• What to work on: Quote the records that follow in full and exactly; leave out the pictures.

Items listed in a dataset:
Start
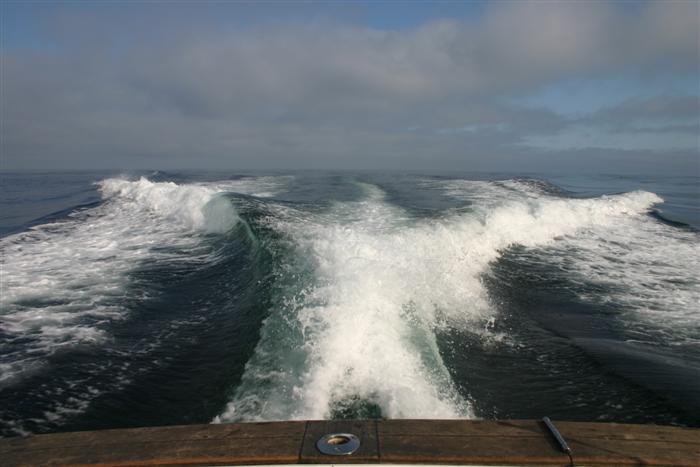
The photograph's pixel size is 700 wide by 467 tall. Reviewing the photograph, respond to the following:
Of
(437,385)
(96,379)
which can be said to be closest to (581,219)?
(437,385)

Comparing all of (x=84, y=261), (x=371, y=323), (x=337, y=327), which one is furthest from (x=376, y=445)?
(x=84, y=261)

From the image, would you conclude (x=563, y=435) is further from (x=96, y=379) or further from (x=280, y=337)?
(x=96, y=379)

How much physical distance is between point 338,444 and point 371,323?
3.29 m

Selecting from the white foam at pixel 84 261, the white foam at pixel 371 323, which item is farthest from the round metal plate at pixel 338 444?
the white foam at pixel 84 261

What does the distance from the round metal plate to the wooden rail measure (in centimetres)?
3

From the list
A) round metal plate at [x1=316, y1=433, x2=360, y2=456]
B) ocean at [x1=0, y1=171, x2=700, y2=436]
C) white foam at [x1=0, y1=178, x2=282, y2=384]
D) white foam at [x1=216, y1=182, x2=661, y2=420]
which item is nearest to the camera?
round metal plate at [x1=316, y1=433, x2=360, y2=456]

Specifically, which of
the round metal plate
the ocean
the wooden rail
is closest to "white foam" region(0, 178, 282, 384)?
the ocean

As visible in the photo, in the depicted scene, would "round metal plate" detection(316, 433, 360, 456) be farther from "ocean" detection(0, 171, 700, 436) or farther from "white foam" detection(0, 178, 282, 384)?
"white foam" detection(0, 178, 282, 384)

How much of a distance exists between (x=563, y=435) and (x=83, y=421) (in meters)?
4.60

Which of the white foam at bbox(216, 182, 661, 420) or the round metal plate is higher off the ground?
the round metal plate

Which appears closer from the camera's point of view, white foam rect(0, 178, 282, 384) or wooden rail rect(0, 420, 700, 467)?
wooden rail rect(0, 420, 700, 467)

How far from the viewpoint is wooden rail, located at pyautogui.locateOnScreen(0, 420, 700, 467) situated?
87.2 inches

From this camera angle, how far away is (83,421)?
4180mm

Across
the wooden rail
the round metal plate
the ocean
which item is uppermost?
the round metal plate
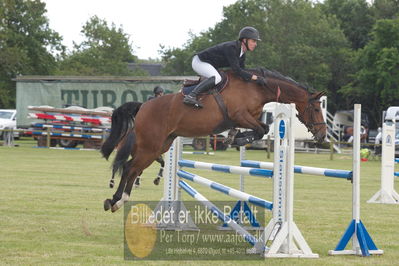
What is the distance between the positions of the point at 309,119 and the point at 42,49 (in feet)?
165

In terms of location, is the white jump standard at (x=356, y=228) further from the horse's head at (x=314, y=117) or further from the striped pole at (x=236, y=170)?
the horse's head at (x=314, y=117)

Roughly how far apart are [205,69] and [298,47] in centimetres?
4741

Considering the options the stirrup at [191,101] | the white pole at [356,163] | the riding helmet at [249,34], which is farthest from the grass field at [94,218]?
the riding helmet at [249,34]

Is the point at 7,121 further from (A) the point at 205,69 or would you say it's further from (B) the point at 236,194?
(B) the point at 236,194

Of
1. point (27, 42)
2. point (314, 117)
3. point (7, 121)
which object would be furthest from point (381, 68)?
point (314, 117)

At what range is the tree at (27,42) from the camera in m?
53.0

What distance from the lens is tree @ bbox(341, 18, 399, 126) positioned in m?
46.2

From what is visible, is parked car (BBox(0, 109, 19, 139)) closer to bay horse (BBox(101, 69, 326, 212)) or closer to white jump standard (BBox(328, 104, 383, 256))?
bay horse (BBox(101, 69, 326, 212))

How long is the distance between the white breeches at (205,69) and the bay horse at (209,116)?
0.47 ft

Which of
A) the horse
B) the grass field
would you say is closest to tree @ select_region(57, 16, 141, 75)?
End
• The completed task:
The photograph's pixel size is 700 wide by 467 tall. Reviewing the photograph, respond to the following:
Of
(437,385)
(96,379)
which can be said to be closest to (581,219)?
(437,385)

Comparing all of (x=84, y=261), (x=371, y=323), (x=337, y=327), which one is furthest from (x=376, y=445)?
(x=84, y=261)

From the image, would you conclude (x=563, y=435) is further from (x=96, y=379) or further from (x=280, y=337)?
(x=96, y=379)

How much physical distance is between point 338,444 and point 371,323?
3.29 m

Selecting from the white foam at pixel 84 261, the white foam at pixel 371 323, which item is farthest from the round metal plate at pixel 338 444?
the white foam at pixel 84 261

What does the distance from the round metal plate to the wooden rail measure (in centimetres)?
3

From the list
A) round metal plate at [x1=316, y1=433, x2=360, y2=456]
B) ocean at [x1=0, y1=171, x2=700, y2=436]
C) white foam at [x1=0, y1=178, x2=282, y2=384]
D) white foam at [x1=216, y1=182, x2=661, y2=420]
which item is nearest to the camera?
round metal plate at [x1=316, y1=433, x2=360, y2=456]

Specifically, which of
the round metal plate
the ocean
the wooden rail
is closest to "white foam" region(0, 178, 282, 384)?
the ocean

As visible in the photo, in the depicted scene, would "round metal plate" detection(316, 433, 360, 456) be farther from "ocean" detection(0, 171, 700, 436) or farther from "white foam" detection(0, 178, 282, 384)?
"white foam" detection(0, 178, 282, 384)

How much of a distance exists between (x=563, y=435) and (x=83, y=421) (in meters)?
4.60

Which of the white foam at bbox(216, 182, 661, 420) or the round metal plate is higher off the ground?
the round metal plate

Which appears closer from the camera's point of view, white foam rect(0, 178, 282, 384) or wooden rail rect(0, 420, 700, 467)?
wooden rail rect(0, 420, 700, 467)

How far from the viewpoint is wooden rail, located at pyautogui.locateOnScreen(0, 420, 700, 467) situated?
87.2 inches

From this camera angle, how far away is (83,421)?
4180mm

Across
the wooden rail
the round metal plate
the ocean
which item is uppermost?
the round metal plate
What is the distance between the positions of the point at 309,119 and the point at 42,49 (in feet)?
165

In terms of location, is the white jump standard at (x=356, y=228) further from the horse's head at (x=314, y=117) or further from the striped pole at (x=236, y=170)?
the horse's head at (x=314, y=117)

Roughly how far apart are [205,69] and [298,47] in centimetres?
4741

Considering the options the stirrup at [191,101] | the white pole at [356,163] | the riding helmet at [249,34], which is farthest from the grass field at [94,218]?
the riding helmet at [249,34]

Is the point at 7,121 further from (A) the point at 205,69 or would you say it's further from (B) the point at 236,194?
(B) the point at 236,194

Of
1. point (27, 42)
2. point (314, 117)
3. point (7, 121)
which object would be furthest from point (381, 68)?
point (314, 117)

At what range is the tree at (27,42) from the camera in m?
53.0

What distance from the lens is tree @ bbox(341, 18, 399, 126) positioned in m?
46.2

From what is visible, is parked car (BBox(0, 109, 19, 139)) closer to bay horse (BBox(101, 69, 326, 212)) or closer to white jump standard (BBox(328, 104, 383, 256))?
bay horse (BBox(101, 69, 326, 212))

How long is the distance between the white breeches at (205,69) and the bay horse at (209,116)?
0.47 ft

Which of
A) the horse
B) the grass field
would you say is closest to tree @ select_region(57, 16, 141, 75)?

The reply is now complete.